▶ _OBIETTIVO_
Prosegui il testo sull'attualità del pensiero di Marx partendo dopo la sua ultima frase.

Sono
sempre più persuaso che nel modo in cui si presenta l’attuale fase di
sviluppo del capitalismo su scala globale, con le cicliche e perduranti
crisi che l’accompagnano, alcune delle categorie e delle intuizioni
marxiane possono rivelarsi ancora utili nella comprensione di fenomeni
sociali ed economici complessi. Proprio la riscoperta del filosofo di
Treviri in questo delicato frangente, segnato dalla crisi di un’economia
in cui la componente finanziaria ha decisamente preso il sopravvento,
dimostra come la necessità di una critica dell’esistente si accompagni
sempre più a quella di riferimenti interpretativi forti, che aiutino la
comprensione della realtà. La crisi della politica non è quella che
generalmente ci raccontano, parlando di stipendi della casta o di altre
cose simili: essa è data dall’incapacità della stessa di corrispondere
alle sfide di questa modernità, dal suo essere degenerata in
politicantismo. Non sto proponendo un ritorno al passato, né credo che
certi modelli di ieri siano riproponibili oggi. Non penso nemmeno che la
foto di Karl Marx debba essere di nuovo appesa sui muri delle sezioni e
venerata come si trattasse di una divinità. No. Propongo solamente una
riflessione sui dilemmi del tempo presente, avvalendomi, per quanto è
possibile, di qualche strumento che per tanti anni ha aiutato la
comprensione della realtà, tonificando per questo anche l’azione.
Per non limitarci ad enunciazioni di
principio, facciamo però qualche esempio. Il cuore della critica
marxiana delle forme di sfruttamento nelle società capitalistiche è
quello che affronta il tema della mercificazione del lavoro e
dell’appropriazione, da parte dei capitalisti, del cosiddetto
pluslavoro, inteso come frazione di salario non corrisposto al
lavoratore. Il lavoro, nelle società capitalistiche, al pari di ogni
altra merce, ha un suo valore d’uso, vale a dire un suo grado di utilità
per la società e l’economia, oltre che, di conseguenza, un suo prezzo
(valore di scambio), nel quadro delle relazioni di mercato. Questi due
fattori furono definiti da Marx anche come sostanza di valore e
grandezza di valore.
La fonte del profitto nella società
capitalistica è dunque data dal cosiddetto plusvalore, a sua volta il
prodotto della differenza tra il lavoro impiegato per una data
produzione e quello necessario alla riproduzione della forza- lavoro.
Il capitalista acquista la forza -
lavoro come qualsiasi altra merce, ad un valore che è quello necessario
alla sussistenza del lavoratore. Tale valore costituisce il cosiddetto
salario. Per un dato numero di ore, il lavoratore lavora pertanto per il
suo salario, per il tempo restante per il profitto del datore di
lavoro.
Marx, prima nei Grundrisse poi nel
Capitale, aveva affrontato, non senza accuratezza, la questione
dell’applicazione delle macchine al processo produttivo, chiarendo che
tale evenienza stava alla base, inevitabilmente, del tendenziale
risparmio dei tempi di lavoro e, di conseguenza, ma solo nell’immediato,
di una straordinaria massimizzazione dei profitti.

▶ _DATI FORNITI_
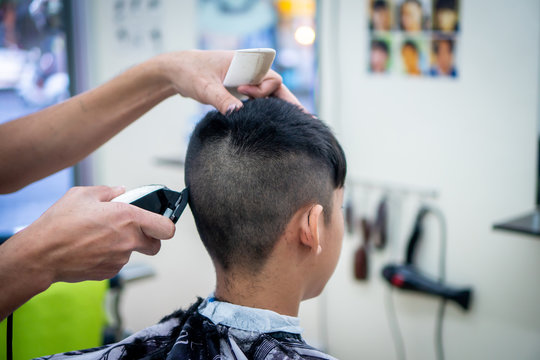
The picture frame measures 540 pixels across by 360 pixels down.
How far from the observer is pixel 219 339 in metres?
1.05

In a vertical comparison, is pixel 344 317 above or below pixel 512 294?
below

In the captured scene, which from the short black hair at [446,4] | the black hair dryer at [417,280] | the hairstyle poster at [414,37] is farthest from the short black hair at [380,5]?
the black hair dryer at [417,280]

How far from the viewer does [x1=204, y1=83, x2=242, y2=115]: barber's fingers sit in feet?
3.53

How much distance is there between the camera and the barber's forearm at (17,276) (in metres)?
0.85

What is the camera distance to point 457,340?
87.4 inches

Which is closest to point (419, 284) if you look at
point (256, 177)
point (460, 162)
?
point (460, 162)

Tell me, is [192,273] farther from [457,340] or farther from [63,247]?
[63,247]

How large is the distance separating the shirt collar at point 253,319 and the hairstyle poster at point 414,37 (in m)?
1.45

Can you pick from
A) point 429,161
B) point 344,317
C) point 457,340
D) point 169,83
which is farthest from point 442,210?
point 169,83

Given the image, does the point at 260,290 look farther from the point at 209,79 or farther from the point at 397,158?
the point at 397,158

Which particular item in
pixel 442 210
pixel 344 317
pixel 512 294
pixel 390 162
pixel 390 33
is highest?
pixel 390 33

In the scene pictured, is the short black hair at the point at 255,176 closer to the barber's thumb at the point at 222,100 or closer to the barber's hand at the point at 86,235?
the barber's thumb at the point at 222,100

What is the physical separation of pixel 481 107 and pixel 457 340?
997mm

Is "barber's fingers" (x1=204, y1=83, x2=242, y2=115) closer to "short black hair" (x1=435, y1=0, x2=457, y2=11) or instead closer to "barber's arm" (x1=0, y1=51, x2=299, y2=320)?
"barber's arm" (x1=0, y1=51, x2=299, y2=320)
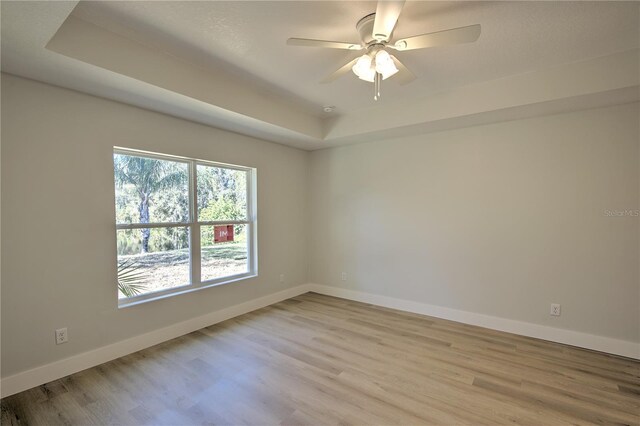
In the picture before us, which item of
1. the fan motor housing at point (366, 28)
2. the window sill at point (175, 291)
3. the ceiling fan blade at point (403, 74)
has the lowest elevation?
the window sill at point (175, 291)

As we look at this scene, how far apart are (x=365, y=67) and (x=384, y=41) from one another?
0.68 ft

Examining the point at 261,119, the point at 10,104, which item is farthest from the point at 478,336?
the point at 10,104

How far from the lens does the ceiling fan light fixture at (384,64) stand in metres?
1.95

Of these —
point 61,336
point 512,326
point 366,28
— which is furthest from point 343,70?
point 512,326

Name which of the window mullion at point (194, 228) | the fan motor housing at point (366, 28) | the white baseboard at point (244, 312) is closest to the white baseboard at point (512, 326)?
the white baseboard at point (244, 312)

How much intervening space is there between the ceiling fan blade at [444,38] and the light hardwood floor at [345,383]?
7.80 ft

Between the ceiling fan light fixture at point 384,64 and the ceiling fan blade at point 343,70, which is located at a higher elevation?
the ceiling fan blade at point 343,70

▶ _RISPOSTA FINALE_
A lungo termine però, un aumento
progressivo degli investimenti sul capitale fisso (macchine), a scapito
del capitale variabile ( i salari degli operai), essendo quest’ultimo la
fonte principe di estrazione del plusvalore, avrebbe determinato una
tendenziale caduta dei profitti (Caduta tendenziale del saggio di
profitto). Non solo. Rimanendo sul punto, Marx aveva anche svelato come
l’uso strategico delle macchine, favorendo un aumento dei volumi di
produzione, un accrescimento dell’offerta di beni sul marcato, avrebbe
determinato, come conseguenza, una diminuzione del valore di scambio di
quest’ultimi. Quindi una diminuzione dei profitti.
Caduta dei profitti e contrazione dei
consumi starebbero alla radice delle crisi cicliche del capitalismo.
Crisi di sovrapproduzione, di sovrabbondanza di beni.
Per quanto attiene alle cosiddette
“previsioni” di Marx, quella che più di altre ha stupito, per lucidità e
fondatezza, è sicuramente quella relativa alla tendenza del capitalismo
a globalizzarsi e ad accentuare la sua componente finanziaria. Proprio
le recenti crisi che hanno investito il capitalismo mondiale, a partire
dalla cosiddetta “bolla americana” fino alla crisi del debito
nell’Eurozona, stanno a dimostrare come le turbolenze in ambito
finanziario incidano sull’economia produttiva.
Profetiche, a tal riguardo, queste
parole che troviamo nel secondo libro de Il Capitale: “Il processo di
produzione appare soltanto come termine medio inevitabile, come male
necessario per far denaro. Tutte le Nazioni a produzione capitalistica
vengono colte perciò periodicamente da una vertigine, nella quale
vogliono fare denaro senza la mediazione del processo di produzione.”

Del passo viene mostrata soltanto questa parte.